**What is required**
Return only the lines below starting at the line containing "tanabe タナベ サステック" and ending at the line containing "Porta-copo De Pedra", both included, exactly as they are and with no pictures.

(Data records)
○ ○ ○

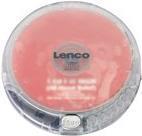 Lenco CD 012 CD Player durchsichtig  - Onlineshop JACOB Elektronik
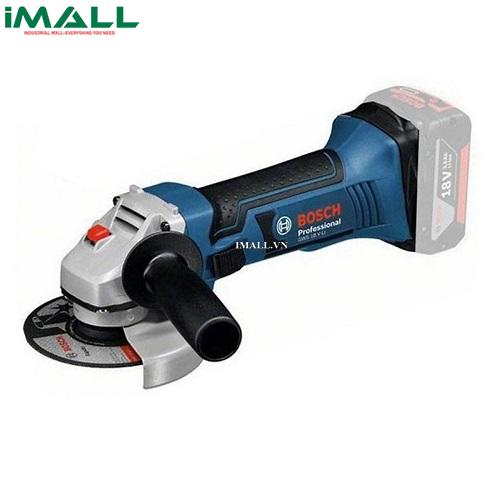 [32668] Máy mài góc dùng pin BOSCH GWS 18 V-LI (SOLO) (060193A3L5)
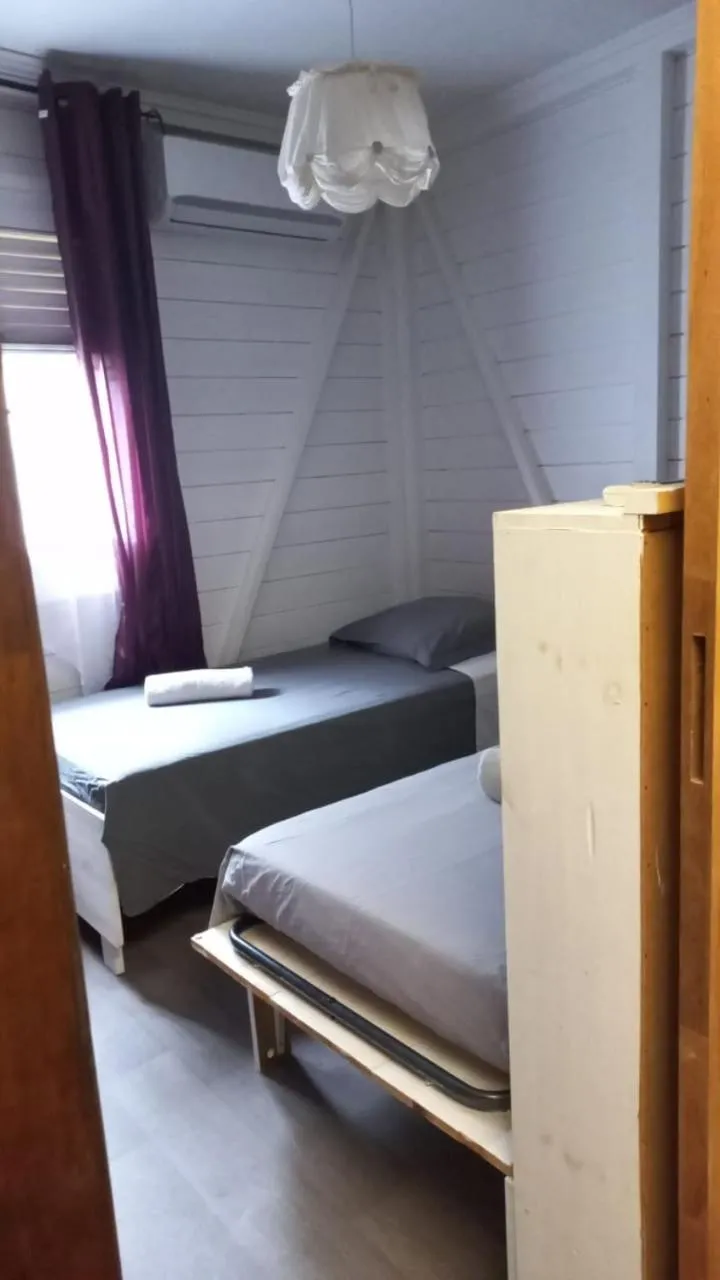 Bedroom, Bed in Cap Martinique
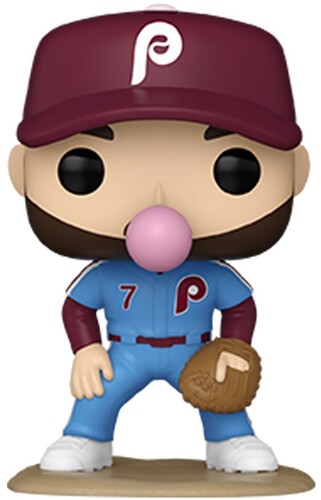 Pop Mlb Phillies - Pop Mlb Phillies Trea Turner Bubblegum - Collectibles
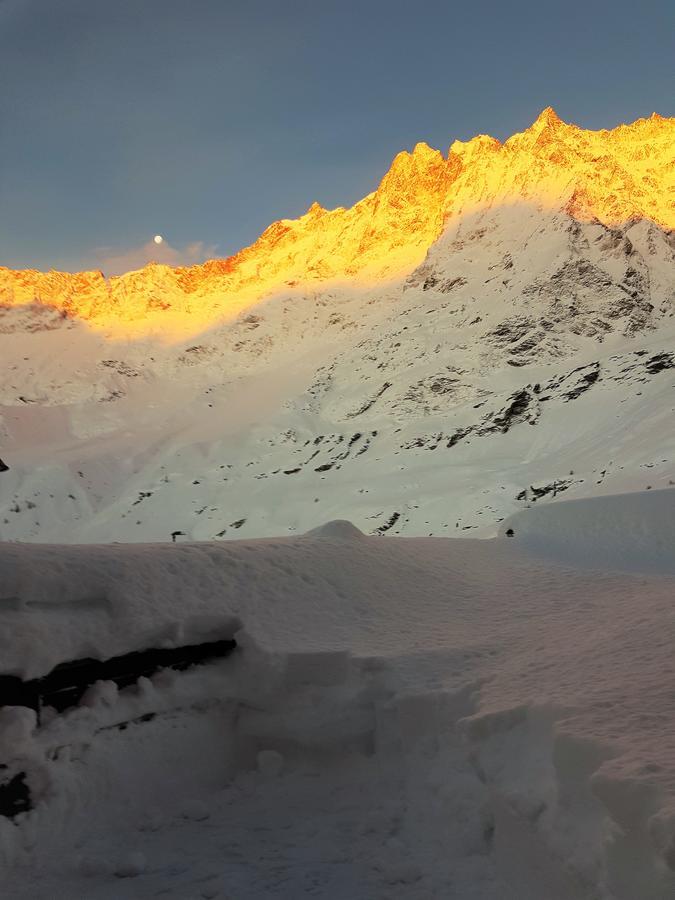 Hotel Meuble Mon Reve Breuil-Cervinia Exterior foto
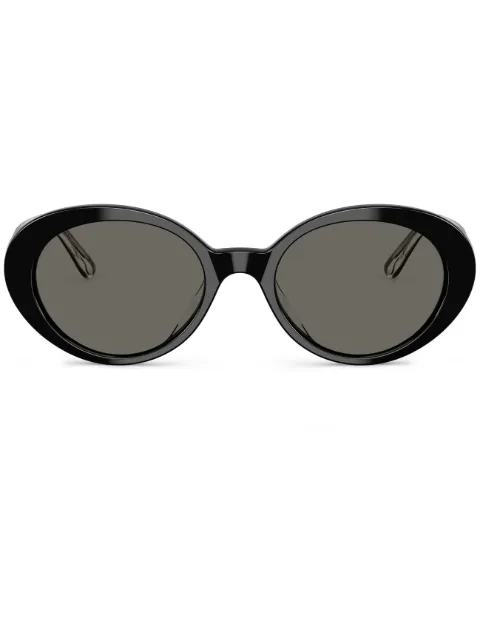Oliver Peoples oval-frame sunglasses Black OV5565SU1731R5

○ ○ ○

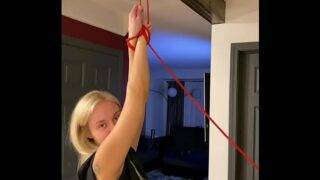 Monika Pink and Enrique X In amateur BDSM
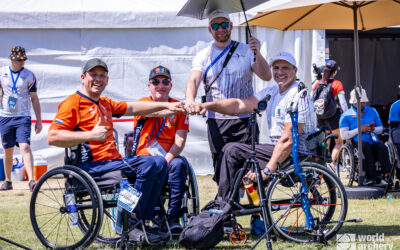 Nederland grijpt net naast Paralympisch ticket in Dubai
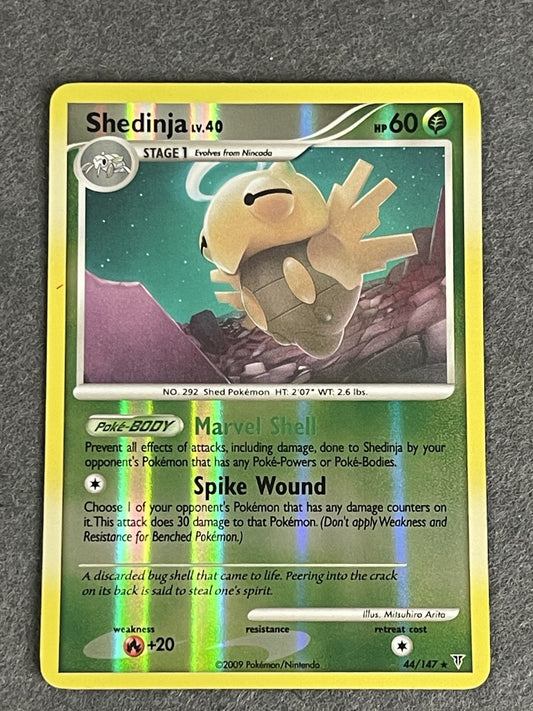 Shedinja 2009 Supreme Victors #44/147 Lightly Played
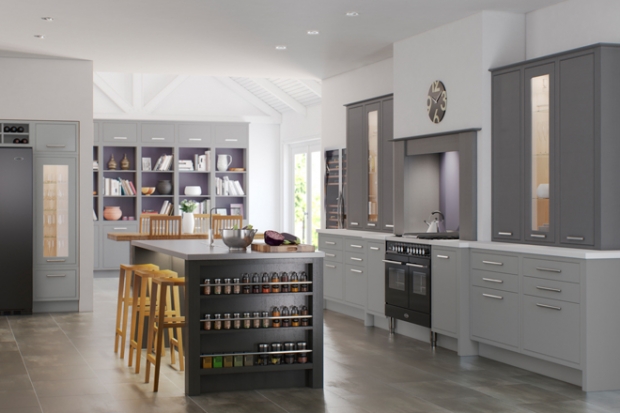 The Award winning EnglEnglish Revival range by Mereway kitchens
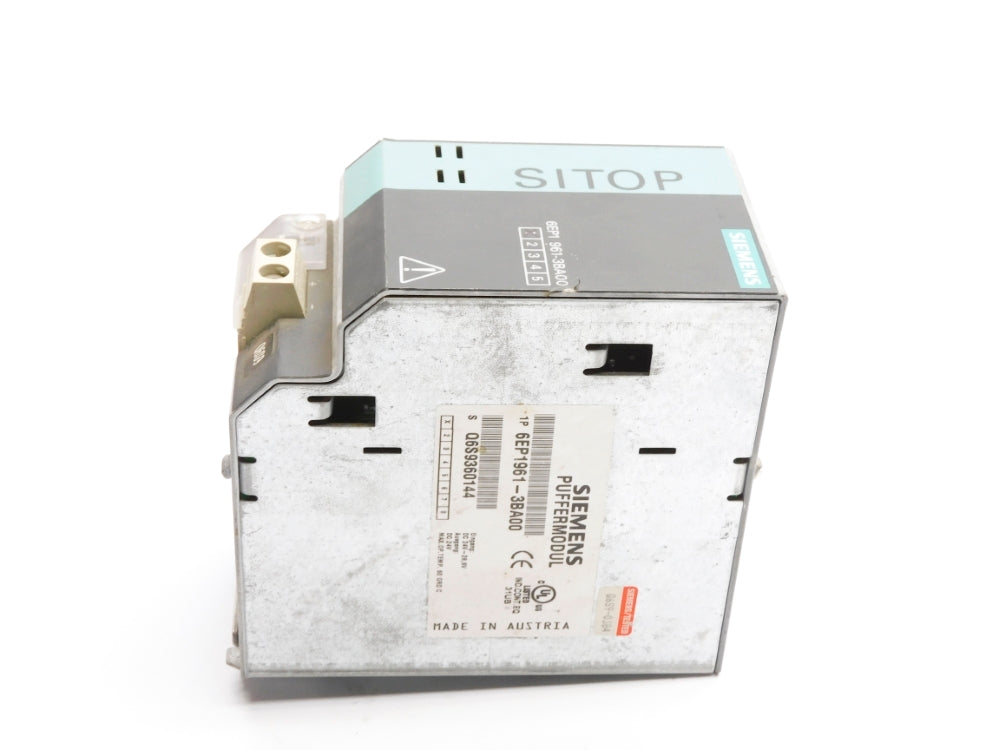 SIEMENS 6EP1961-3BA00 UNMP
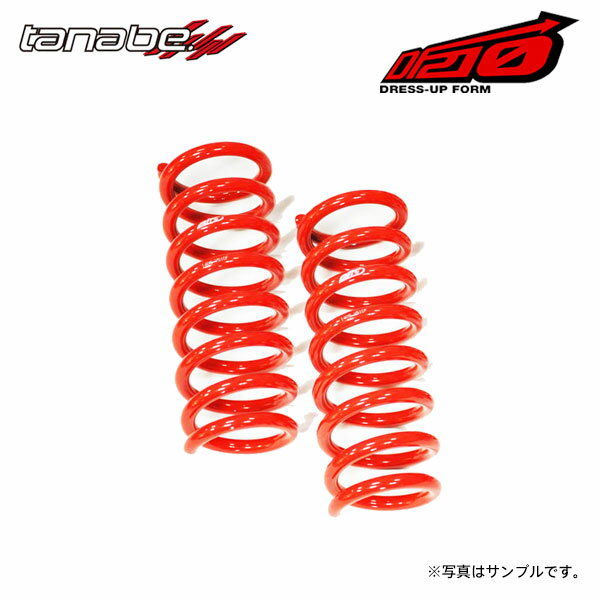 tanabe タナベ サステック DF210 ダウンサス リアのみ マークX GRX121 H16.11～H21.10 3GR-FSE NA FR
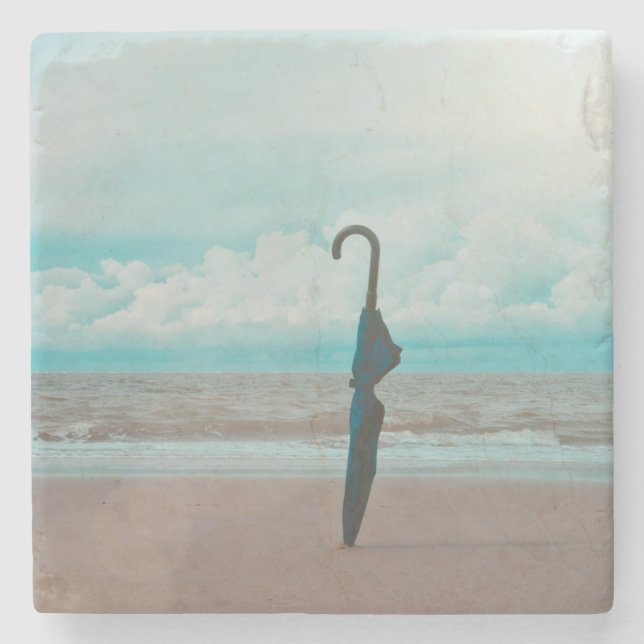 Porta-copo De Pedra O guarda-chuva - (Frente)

○ ○ ○

**Solution below**
 tanabe タナベ サステック DF210 ダウンサス リアのみ マークX GRX121 H16.11～H21.10 3GR-FSE NA FR
 Porta-copo De Pedra O guarda-chuva - (Frente)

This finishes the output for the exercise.